◆ **Selected passage**:
BEGIN

Graphic: Woman arrested after 11-year-old severely burned following 'Hot Water Challenge'
A woman is now facing charges after her child allegedly poured boiling water on an 11-year-old boy earlier this week.
Billy Oliver is at the Cincinnati Burn Center with second and third-degree burns after a friend performed the 'Hot Water Challenge' on him.
Clay County Attorney Joe White said Angela Guth faces charges for second-degree criminal abuse and first-degree wanton endangerment for actions that allegedly happened after the hot water incident.
Guth is accused of not getting medical attention after Billy was injured. She went to the sheriff's office and turned herself in Friday afternoon. She is now in the Clay County Detention Center. We asked her to talk to us from jail but she declined.
"When I first heard about it I was amazed," said Dr. Susan Pollack, a pediatrician from the Kentucky Children's Hospital. "I mean, I am familiar with various things that people do that aren't very wise. To burn someone is to inflict such incredible pain and suffering on them and I don't think that is the intent."
We will update this as we learn more.
An 11-year-old from Clay County is at the Cincinnati Burn Center with second and third-degree burns after a friend performed the 'Hot Water Challenge' on him.
"It was a ten. On a one, well on a zero to ten scale how bad it hurt, it was a ten," said Billy Oliver.
A quick Google search says the challenge is simply pouring hot water on someone or drinking it through a straw.

END

(Dataset entries)

BEGIN

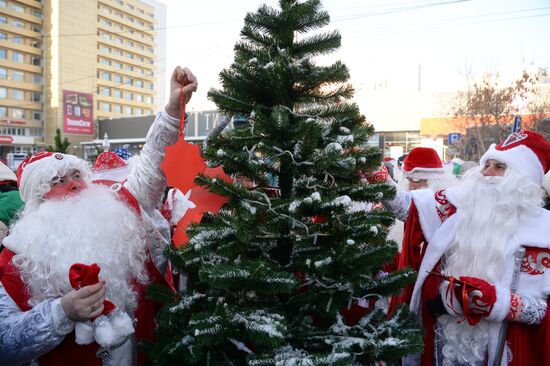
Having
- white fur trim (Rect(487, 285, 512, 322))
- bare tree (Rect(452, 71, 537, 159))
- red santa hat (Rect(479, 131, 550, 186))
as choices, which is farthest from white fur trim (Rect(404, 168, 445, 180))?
bare tree (Rect(452, 71, 537, 159))

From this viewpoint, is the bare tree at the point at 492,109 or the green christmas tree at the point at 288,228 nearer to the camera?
the green christmas tree at the point at 288,228

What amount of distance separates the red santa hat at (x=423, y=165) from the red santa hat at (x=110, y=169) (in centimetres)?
320

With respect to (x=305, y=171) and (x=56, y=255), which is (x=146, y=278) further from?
(x=305, y=171)

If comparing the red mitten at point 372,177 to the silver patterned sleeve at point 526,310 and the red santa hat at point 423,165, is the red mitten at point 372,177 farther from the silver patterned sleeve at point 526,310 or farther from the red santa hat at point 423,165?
the red santa hat at point 423,165

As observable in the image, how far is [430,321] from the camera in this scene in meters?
2.37

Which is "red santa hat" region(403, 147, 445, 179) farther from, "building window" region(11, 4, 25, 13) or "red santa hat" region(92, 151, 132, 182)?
"building window" region(11, 4, 25, 13)

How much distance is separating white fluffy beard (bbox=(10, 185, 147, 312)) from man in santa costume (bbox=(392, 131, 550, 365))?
1.49 metres

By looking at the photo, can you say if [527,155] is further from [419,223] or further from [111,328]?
[111,328]

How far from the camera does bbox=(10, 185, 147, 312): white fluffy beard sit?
5.96ft

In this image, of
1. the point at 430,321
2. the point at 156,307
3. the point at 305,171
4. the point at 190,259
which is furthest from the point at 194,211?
the point at 430,321

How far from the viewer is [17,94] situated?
180ft

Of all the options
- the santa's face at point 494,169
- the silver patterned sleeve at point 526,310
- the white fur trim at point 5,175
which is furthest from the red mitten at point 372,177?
the white fur trim at point 5,175

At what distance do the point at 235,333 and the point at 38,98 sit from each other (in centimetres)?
6684

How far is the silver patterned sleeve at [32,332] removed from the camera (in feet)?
5.32
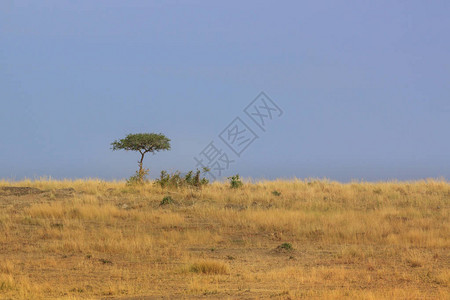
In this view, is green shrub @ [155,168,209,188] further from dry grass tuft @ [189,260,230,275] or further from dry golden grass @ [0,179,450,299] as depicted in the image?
dry grass tuft @ [189,260,230,275]

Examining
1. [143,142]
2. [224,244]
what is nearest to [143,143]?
[143,142]

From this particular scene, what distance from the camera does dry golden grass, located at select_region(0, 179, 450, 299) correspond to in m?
8.47

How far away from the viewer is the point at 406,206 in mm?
20281

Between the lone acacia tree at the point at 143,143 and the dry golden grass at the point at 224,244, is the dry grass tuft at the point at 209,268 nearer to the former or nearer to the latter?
the dry golden grass at the point at 224,244

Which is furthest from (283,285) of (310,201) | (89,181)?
(89,181)

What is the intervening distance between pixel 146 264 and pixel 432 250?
23.6 ft

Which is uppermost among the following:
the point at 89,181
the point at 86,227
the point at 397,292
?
the point at 89,181

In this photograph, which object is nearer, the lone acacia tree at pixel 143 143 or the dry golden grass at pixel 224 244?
the dry golden grass at pixel 224 244

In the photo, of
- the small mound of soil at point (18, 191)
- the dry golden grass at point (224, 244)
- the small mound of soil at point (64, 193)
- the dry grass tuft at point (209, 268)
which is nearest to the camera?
the dry golden grass at point (224, 244)

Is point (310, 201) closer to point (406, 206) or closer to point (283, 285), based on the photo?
point (406, 206)

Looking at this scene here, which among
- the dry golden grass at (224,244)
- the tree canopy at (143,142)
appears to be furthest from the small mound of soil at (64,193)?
the tree canopy at (143,142)

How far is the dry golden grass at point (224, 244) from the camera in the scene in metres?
8.47

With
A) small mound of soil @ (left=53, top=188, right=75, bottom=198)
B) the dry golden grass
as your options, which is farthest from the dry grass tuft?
small mound of soil @ (left=53, top=188, right=75, bottom=198)

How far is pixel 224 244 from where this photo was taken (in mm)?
13352
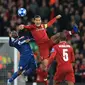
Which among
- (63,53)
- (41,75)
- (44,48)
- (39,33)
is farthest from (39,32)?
(41,75)

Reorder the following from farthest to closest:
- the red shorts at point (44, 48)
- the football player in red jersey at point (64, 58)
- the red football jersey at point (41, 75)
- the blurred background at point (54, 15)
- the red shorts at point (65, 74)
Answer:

END

◆ **Prompt 1**:
Summarize the news report on the "Hot Water Challenge" burn in two sentences.
◆ **Prompt 2**:
Write the next part of the news report on the "Hot Water Challenge" burn.
The entries were drawn from a separate source and are unrelated to the text.

◆ **Exercise output 1**:
Angela Guth faces charges of second-degree criminal abuse and first-degree wanton endangerment for allegedly not getting medical attention for 11-year-old Billy Oliver after her child poured boiling water on him in the "Hot Water Challenge," and she has turned herself in and is held in the Clay County Detention Center. Billy is at the Cincinnati Burn Center with second and third-degree burns, and a pediatrician from the Kentucky Children's Hospital said she was amazed to hear of it.

◆ **Exercise output 2**:
"Uh, so you had to take some boiling hot water 212 degrees and pour it on someone or you had to drink it," said Oliver.
Billy Oliver was at a friend's house on Tuesday. His friend was playing Fortnite when Billy decided to go to bed. Around 2:30 in the morning he woke up to searing pain as his friend threw boiling water on him.
"Education is the only thing we can do right now. The parents need to speak, you need to talk with your child. My child had stayed many a night with this boy and I never would have put him in danger but it's a challenge you know," said Billy's mother Patricia Oliver.
He was taken to Manchester Memorial and then to the burn unit in Cincinnati.
His mother, Patricia, is asking parents to educate their kids on the danger of the challenge and to think before they act.
The Clay County Sheriff's Department is investigating. The friend's name will not be released as the friend is a minor.
Currently, doctors do not believe Billy will need skin grafts. Doctors say that as long as his skin shows the ability to continue to heal on its own, he could go home as early as Friday.